Text under study:
▬▬▬▬▬▬
I was on the project for my entire time at PIC (2015-2021), with the Android app as my primary focus. Over time I came to lead a team of up to 4 people (another Android developer plus 2-3 support engineers), mentoring the junior profiles, and I owned the client relationship: requirements, estimates, technical analysis, escalations. On the side, I also built parts of the Salesforce backend the app talked to (Apex, Process Builder, Flow) and worked with the TIBCO and MuleSoft integrations.

Technical decisions

Offline-first designed for the worst connection, not the average one

Every feature works on local data, always: the network is an optimization, never a requirement. The hard case is not zero signal but flaky signal, when the OS reports connectivity and calls hang halfway. Every remote call was treated as something that can fail at any point and resume safely later, and sync was optimized to be fast and cheap for crews constantly on the move.

A local store that is not allowed to lose a reading

Whatever the operator enters is persisted locally first, survives crashes and restarts, and enters a sync queue that considers nothing done until the server has acknowledged it. Losing a meter reading was the one failure without remediation, so durability won every trade-off against speed and convenience.

Reconciling offline work with a living backend

The app synchronized with Salesforce Field Service, where automations kept modifying the same dataset while the tablet was offline: a crew could spend hours editing data that had meanwhile changed on the server. The sync had explicit conflict rules: what merges automatically, which side wins, and what must go back to a person.

A huge catalog of work-order types, zero hard-coded screens

No team can hand-design a screen for every work-order type of a multi-commodity operator. Types were defined server-side as sets of variable fields; the app downloaded the definitions and interpreted them at runtime, rendering inputs, information, and automatic calculations for each type. A new work-order type could reach the field without touching the app.
▬▬▬▬▬▬
Entries provided:
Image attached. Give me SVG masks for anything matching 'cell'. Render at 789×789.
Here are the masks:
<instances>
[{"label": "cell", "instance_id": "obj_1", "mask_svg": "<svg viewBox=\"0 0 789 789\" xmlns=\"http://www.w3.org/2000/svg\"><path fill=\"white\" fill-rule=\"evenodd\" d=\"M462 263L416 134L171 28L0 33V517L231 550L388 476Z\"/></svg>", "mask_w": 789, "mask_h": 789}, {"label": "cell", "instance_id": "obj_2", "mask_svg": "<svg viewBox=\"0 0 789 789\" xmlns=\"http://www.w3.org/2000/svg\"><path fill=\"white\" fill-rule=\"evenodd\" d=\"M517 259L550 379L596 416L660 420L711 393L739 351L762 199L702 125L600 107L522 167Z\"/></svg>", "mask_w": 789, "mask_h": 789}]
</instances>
▬▬▬▬▬▬
Task goal:
Rewrite the project account, everything from "Technical decisions" down to "speed and convenience.", putting "upload queue" in place of "sync queue".

Task solution:
Technical decisions

Offline-first designed for the worst connection, not the average one

Every feature works on local data, always: the network is an optimization, never a requirement. The hard case is not zero signal but flaky signal, when the OS reports connectivity and calls hang halfway. Every remote call was treated as something that can fail at any point and resume safely later, and sync was optimized to be fast and cheap for crews constantly on the move.

A local store that is not allowed to lose a reading

Whatever the operator enters is persisted locally first, survives crashes and restarts, and enters a upload queue that considers nothing done until the server has acknowledged it. Losing a meter reading was the one failure without remediation, so durability won every trade-off against speed and convenience.